With public fixed income facing substantial interest rate and spread widening risk and public equities facing elevated valuations, investors should look to the private markets for potential opportunities. Private markets typically offer illiquidity and complexity premia that most public markets lack, often resulting in relatively attractive risk-return profiles.
Private debt investments in asset-based strategies (including both cash-flowing and hard assets) generally provide exposure to well-collateralized senior debt with relatively high coupons. Opportunistic and special situations credit strategies may capitalize on complexity and provide exposure to assets that are often uncorrelated to broader public markets.
We believe that private equity opportunities exist among three types of strategies: lower middle market buyout, secondaries and sector/strategy specialists. Lower middle market buyout managers operate in a relatively less efficient market and are thus able to enhance returns with strong deal sourcing. Additionally, smaller, less mature companies typically present opportunities for relatively straightforward operational improvements that unlock value. Secondary private equity strategies provide industry and vintage year diversification and mitigate both the j-curve and blind pool risks generally associated with primary private equity.

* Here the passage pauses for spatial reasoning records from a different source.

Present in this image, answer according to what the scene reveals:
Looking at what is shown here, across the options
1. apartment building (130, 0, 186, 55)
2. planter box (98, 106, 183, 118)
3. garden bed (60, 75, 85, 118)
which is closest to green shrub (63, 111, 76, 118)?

Managers who specialize in a specific sector (e.g., health care, technology) may be able to add substantial value to portfolio companies due to their extensive industry-specific experience and networks.
For these reasons, we recommend that investors able to allocate to illiquid assets build an overweight position relative to policy target in both private equity and private debt while maintaining strategy and vintage year diversification, as the market opportunity in both asset classes will likely continue through 2017.